Este cigarro de melancolia nunca me pertenceu, no entanto habita em mim há quarenta e sete anos, fuma-se, desgasta-se, depois fica como novo, pronto a acender-se, pronto a iluminar-me como se em mim existisse uma janela virada para a montanha e da minha cama os lençóis de vidro em gemidos constantes, vibratórios, oscilações melódicas e poéticas nas mãos do Outono, são quase horas de adormecer e percebo que lá fora ainda brincam as neblinas pálpebras da tarde, mesmo assim, oiço-a, olho-a com uma criança pela mão, elas brincam, elas parecem felizes, e

Este cigarro sempre a desprender-se, sempre a extinguir-se como uma sepultura de carvão mergulhada no cimento névoa dos andaimes murmúrios que os lábios exageram quando tu

Eu?

Ela saltita entre mãos e cabelos de vento, soltam-se os primeiros beijos nas asas do anjo solitário, ele é assim,

Assim?

Eu, eu pertenço às neblinas lágrimas de insónia que acompanham a noite,

Pensava que ela era minha filha, poderia sê-lo se não fosse o raio do...

Não o é,

Nunca o será,

Este cigarro pertence aos habitantes carrancudos das aldeias em flor e lá fora oiço-os, em longos gritos de sabão

(ACABOU-SE A DITADURA E A ESCUMALHA PRETORIANA)

Este cigarro e estes gajos, nojentos vermes como línguas de azoto nos cornos da Lua, podia ser o seu filho, podia ser o seu cigarro, e podia ser a sua noite, mas tudo, mesmo tudo, perdeu quando de um velho cortinado apareceu uma rosa sombreada com bolinhas encarnadas, podia ser o seu filho

Meu filho? Impossível...

A C A B O U – S E A C A B O U – S E A C A B O U – S E A C A B O U – S E A C A B O U – S E A C A B O U – S E A C A B O U – S E A C A B O U – S E A C A B O U – S E A C A B O U – S E...

(ACABOU-SE A DITADURA E A ESCUMALHA PRETORIANA)

A C A B O U – S E A C A B O U – S E A C A B O U – S E A C A B O U – S E A C A B O U – S E A C A B O U – S E A C A B O U – S E A C A B O U – S E A C A B O U – S E A C A B O U – S E... A C A B O U – S E A C A B O U – S E A C A B O U – S E A C A B O U – S E A C A B O U – S E A C A B O U – S E A C A B O U – S E A C A B O U – S E A C A B O U – S E A C A B O U – S E... A C A B O U – S E A C A B O U – S E A C A B O U – S E A C A B O U – S E A C A B O U – S E A C A B O U – S E A C A B O U – S E A C A B O U – S E A C A B O U – S E A C A B O U – S E...

Este filho que poderia

Mas não o é,

Poderia ser o teu filho, uma menina que brinca com uma Primavera de olhos castanhos e braços loiros, uma menina que saltita de cadeira em cadeira no café, saboreio-o e lembro-me de quando era como ela, e lembro-me de quando ele poderia ser,

Mas...

Claro que não o é porque se o fosse eu saberia, eu perceberia, eu, eu, eu, eu...

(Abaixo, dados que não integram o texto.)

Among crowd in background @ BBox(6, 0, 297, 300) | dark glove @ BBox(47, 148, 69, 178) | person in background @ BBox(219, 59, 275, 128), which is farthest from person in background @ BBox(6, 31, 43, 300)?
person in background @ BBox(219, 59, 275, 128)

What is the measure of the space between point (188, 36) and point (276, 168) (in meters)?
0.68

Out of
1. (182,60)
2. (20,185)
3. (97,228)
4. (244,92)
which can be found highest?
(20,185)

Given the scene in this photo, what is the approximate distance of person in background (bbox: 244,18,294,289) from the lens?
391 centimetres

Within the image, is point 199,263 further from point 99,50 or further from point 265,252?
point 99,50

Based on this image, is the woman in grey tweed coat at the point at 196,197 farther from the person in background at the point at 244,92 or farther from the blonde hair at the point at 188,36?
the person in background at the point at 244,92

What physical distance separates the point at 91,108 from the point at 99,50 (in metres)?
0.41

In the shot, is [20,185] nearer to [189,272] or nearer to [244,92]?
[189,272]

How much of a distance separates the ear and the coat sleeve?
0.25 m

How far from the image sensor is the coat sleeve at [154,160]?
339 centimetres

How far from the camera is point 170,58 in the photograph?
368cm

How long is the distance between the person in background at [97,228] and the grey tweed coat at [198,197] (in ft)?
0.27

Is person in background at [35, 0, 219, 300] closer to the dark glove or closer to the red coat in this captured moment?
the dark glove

A C A B O U – S E A C A B O U – S E A C A B O U – S E A C A B O U – S E A C A B O U – S E A C A B O U – S E A C A B O U – S E A C A B O U – S E A C A B O U – S E A C A B O U – S E...

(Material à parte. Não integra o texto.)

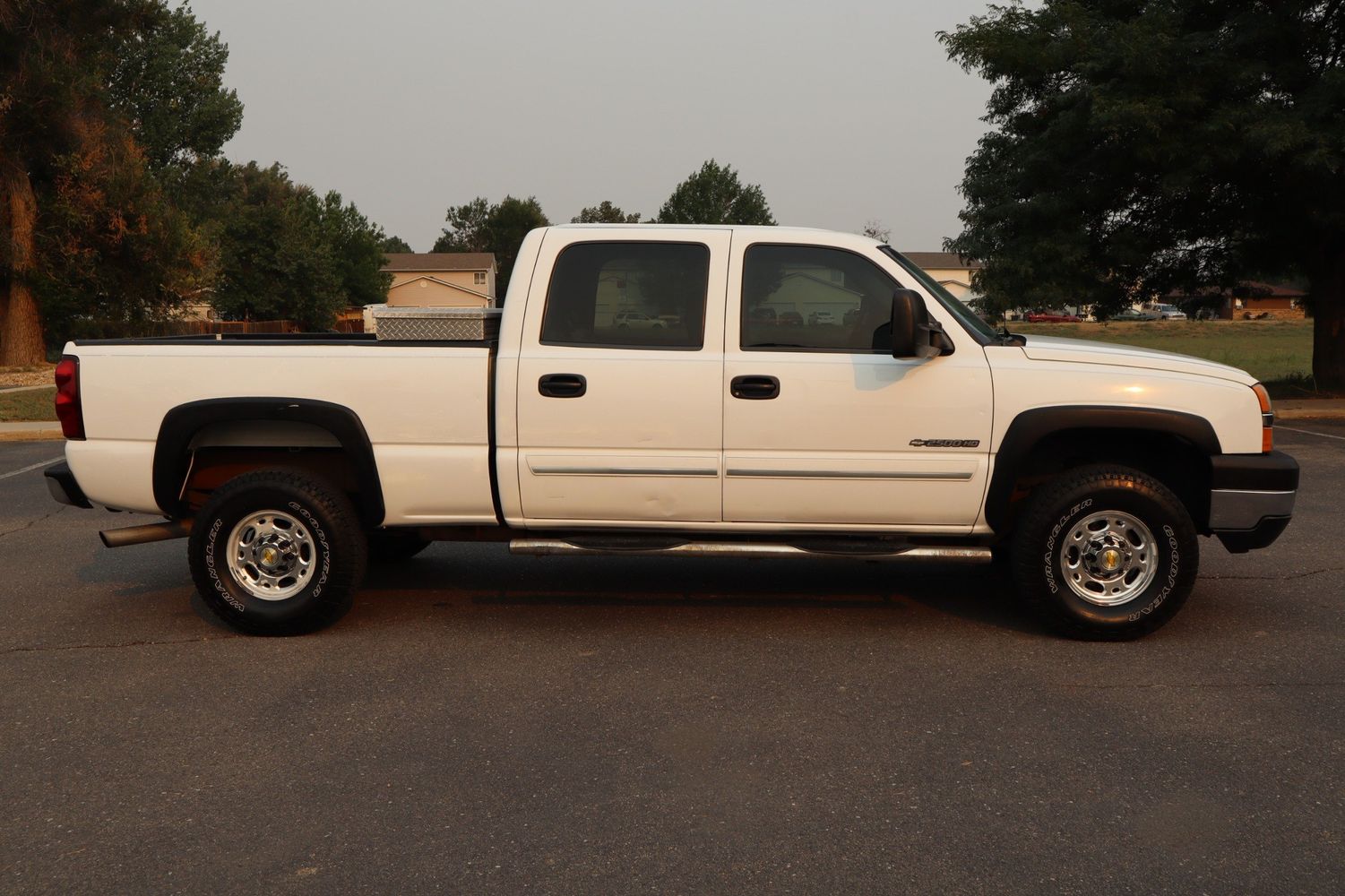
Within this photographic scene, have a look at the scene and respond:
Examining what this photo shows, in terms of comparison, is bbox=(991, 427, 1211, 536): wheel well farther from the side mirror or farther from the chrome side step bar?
the side mirror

Claro que não o é porque se o fosse eu saberia, eu perceberia, eu, eu, eu, eu..., eu teria o prazer de abraçá-la como se fosse minha, e não o é, e este cigarro parece louco, feliz, contente, arde docemente nas tuas mãos e pertence aos tubarões de limalha que deixamos ficar sobre a mesa-de-cabeceira num hotel em Lisboa, parecíamos filhos de Belém, e não o éramos, parecíamos filhos de um rio

E nunca o fomos,

Parecíamos um corpo decadente e nunca o fomos porque estávamos sempre em ebulição, éramos água dentro de uma panela de pressão, ouvíamos o apito do comboio quando da janela apenas sentíamos as vertigens da noite anterior, poderia ser o teu

O meu?

Sim, o dele, e no entanto...

Claro que não o é porque se o fosse eu saberia, eu perceberia, eu, eu, eu, eu...Claro que não o é porque se o fosse eu saberia, eu perceberia, eu, eu, eu, eu...Claro que não o é porque se o fosse eu saberia, eu perceberia, eu, eu, eu, eu...

E no entanto somos apenas duas locomotivas descarriladas, duas vozes... duas vozes quase roucas, quase, quase...

A C A B O U – S E A C A B O U – S E A C A B O U – S E A C A B O U – S E A C A B O U – S E A C A B O U – S E A C A B O U – S E A C A B O U – S E A C A B O U – S E A C A B O U – S E... A C A B O U – S E A C A B O U – S E A C A B O U – S E A C A B O U – S E A C A B O U – S E A C A B O U – S E A C A B O U – S E A C A B O U – S E A C A B O U – S E A C A B O U – S E... A C A B O U – S E A C A B O U – S E A C A B O U – S E A C A B O U – S E A C A B O U – S E A C A B O U – S E A C A B O U – S E A C A B O U – S E A C A B O U – S E A C A B O U – S E...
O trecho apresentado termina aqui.